Write out every line from the one containing "O casamento de" through the one containing "дом р-н Богородский", with both of those lines included, reproducing each entry's text precisely and leaving out the pictures.

DATA SHOWN:
———
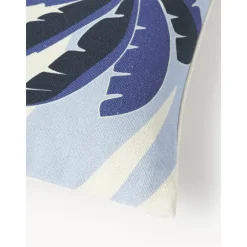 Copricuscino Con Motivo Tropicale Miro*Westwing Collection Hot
———
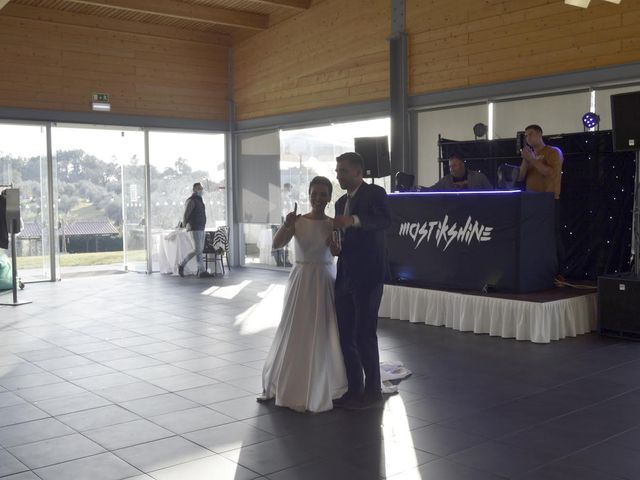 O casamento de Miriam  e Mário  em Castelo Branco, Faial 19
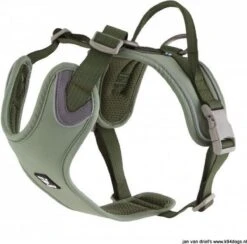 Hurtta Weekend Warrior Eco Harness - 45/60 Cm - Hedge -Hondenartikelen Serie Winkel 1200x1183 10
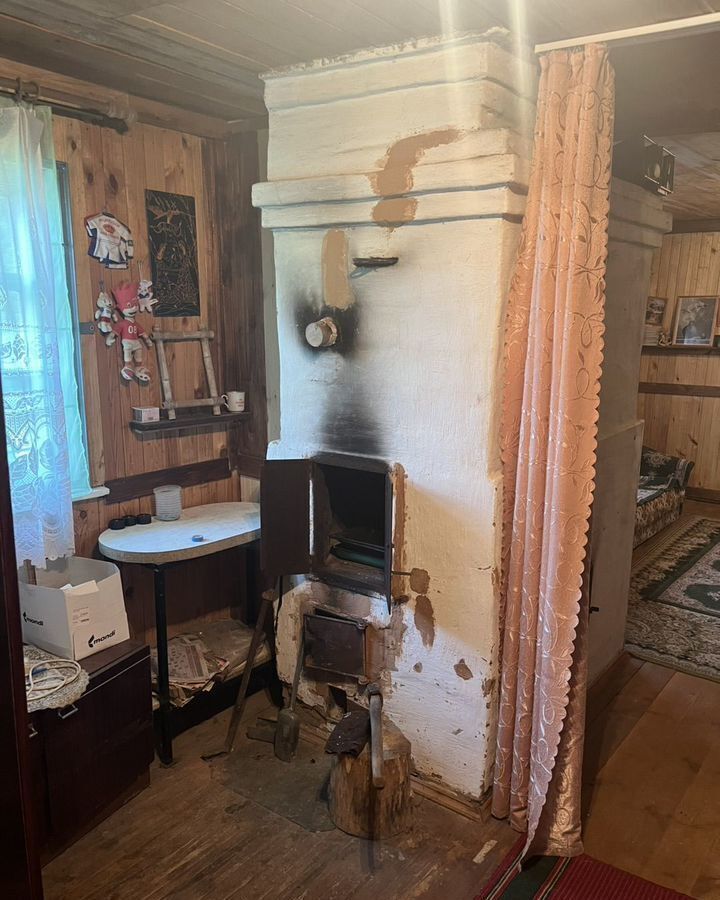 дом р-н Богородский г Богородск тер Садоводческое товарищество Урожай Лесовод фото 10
———
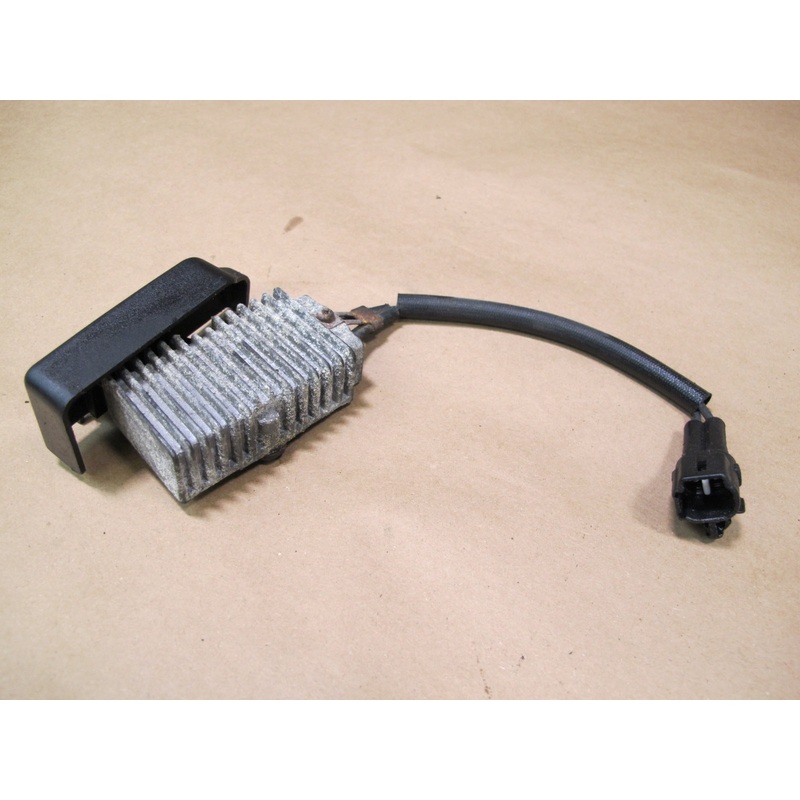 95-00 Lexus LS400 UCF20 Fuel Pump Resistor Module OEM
———
SOLVED EXERCISE:
 O casamento de Miriam  e Mário  em Castelo Branco, Faial 19
 Hurtta Weekend Warrior Eco Harness - 45/60 Cm - Hedge -Hondenartikelen Serie Winkel 1200x1183 10
 дом р-н Богородский г Богородск тер Садоводческое товарищество Урожай Лесовод фото 10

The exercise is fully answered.